Work order 1
In the potty-training passage below, what does the text say bathroom hygiene includes?
Work order 2
Write the next part of the potty-training passage below, picking up after its final sentence.

Supplied passage

::::::

There are a lot of essential tasks to tackle during this time, but one of them might sound especially weird. It’s for you to introduce your children to the toilet. You don’t have to give the toilet a name or anything, but your child needs to understand what the toilet is used for. And the fact that it’s not something to play with, nor is the water clean enough for dolls to float in. Once they get the idea, their potty chair or small toilet will make more sense to them and how to go about using it.


But, as mentioned previously, get your children used to a schedule. As they gradually get used to the feeling of knowing when they have to go, making them go helps this process along. Perhaps even taking bathroom breaks with them, will get them more enthused with the process. You should also use this time to talk about and introduce bathroom hygiene. Which includes how to wipe correctly, especially for girls, and the importance of washing their hands.

::::::

Stored data
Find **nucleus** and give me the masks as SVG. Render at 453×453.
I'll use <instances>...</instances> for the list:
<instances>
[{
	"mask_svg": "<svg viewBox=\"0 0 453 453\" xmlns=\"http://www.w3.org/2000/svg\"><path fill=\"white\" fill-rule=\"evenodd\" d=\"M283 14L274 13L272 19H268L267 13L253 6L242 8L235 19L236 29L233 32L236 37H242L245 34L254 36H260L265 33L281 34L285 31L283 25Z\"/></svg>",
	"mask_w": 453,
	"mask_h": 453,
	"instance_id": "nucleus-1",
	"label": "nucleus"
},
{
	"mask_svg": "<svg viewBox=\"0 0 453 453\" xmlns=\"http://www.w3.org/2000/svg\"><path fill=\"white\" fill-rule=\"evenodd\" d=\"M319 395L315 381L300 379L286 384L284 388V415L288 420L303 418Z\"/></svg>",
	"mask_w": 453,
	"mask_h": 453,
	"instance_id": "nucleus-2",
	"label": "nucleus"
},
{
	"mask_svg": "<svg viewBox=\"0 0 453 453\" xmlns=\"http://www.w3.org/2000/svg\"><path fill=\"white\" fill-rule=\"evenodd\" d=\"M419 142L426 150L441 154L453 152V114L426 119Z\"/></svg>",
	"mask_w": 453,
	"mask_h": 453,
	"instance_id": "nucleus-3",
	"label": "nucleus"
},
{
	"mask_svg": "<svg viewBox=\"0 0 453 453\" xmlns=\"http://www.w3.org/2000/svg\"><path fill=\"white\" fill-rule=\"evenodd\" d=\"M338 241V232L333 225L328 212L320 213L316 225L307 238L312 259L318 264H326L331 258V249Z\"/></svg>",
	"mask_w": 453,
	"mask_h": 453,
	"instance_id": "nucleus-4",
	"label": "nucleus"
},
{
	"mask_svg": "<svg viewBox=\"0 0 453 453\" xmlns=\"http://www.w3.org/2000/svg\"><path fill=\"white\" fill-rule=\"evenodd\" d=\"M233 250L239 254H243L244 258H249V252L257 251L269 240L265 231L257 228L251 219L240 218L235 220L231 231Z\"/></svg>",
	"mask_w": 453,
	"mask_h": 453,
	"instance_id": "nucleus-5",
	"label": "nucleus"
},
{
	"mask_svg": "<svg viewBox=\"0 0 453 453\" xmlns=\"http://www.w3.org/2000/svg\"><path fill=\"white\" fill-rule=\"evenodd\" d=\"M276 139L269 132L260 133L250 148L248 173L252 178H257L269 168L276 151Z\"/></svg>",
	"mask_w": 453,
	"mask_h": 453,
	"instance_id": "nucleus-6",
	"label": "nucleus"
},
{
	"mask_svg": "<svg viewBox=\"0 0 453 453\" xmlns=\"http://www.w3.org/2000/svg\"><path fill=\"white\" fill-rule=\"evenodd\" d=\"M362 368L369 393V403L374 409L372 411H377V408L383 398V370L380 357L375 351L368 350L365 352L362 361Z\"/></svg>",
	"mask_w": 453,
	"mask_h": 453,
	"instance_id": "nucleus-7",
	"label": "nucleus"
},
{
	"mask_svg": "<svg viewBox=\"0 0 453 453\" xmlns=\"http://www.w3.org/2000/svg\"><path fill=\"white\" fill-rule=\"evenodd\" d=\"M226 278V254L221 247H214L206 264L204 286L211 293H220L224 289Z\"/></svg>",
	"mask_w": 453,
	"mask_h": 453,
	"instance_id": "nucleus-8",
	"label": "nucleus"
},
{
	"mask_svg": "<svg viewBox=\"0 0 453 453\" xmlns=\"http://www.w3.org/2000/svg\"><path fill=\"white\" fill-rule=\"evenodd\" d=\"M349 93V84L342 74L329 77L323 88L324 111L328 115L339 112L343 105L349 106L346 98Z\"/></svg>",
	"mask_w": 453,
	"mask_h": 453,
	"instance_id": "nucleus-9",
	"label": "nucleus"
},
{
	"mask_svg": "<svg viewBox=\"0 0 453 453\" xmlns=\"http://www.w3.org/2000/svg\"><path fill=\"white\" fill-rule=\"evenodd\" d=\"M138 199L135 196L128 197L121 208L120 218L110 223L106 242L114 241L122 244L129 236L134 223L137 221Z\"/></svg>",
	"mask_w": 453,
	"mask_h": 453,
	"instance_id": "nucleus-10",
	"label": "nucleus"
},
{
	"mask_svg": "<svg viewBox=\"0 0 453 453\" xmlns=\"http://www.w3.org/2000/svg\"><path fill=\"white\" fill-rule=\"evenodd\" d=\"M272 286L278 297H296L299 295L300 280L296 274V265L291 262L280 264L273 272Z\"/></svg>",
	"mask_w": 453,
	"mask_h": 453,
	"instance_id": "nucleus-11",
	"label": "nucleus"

::::::

Result 1
It includes how to wipe correctly, especially for girls, and the importance of washing their hands.

Result 2
And after a long streak where your little one makes it to the bathroom every time, begin to ditch the diapers. It may be scary to put your children in regular underwear every day while waiting for an absolute disaster, but part of this training process involves trust. Not to mention, if an accident does occur, your child will learn the feeling of wetness differently and probably avoid more accidents in the future.


Remember that this will take time.

When it comes to teaching your kids anything, it can be frustrating when you don’t see progress. Most parents want things done promptly and precise when it comes to their children learning new things for them to be at the same level as their peers. However, accidents are going to happen during this particular time. Whether it’s bed or pants wetting, or even something much worse, your kids are taking your lead for keeping it cool while learning to be a potty trained the individual.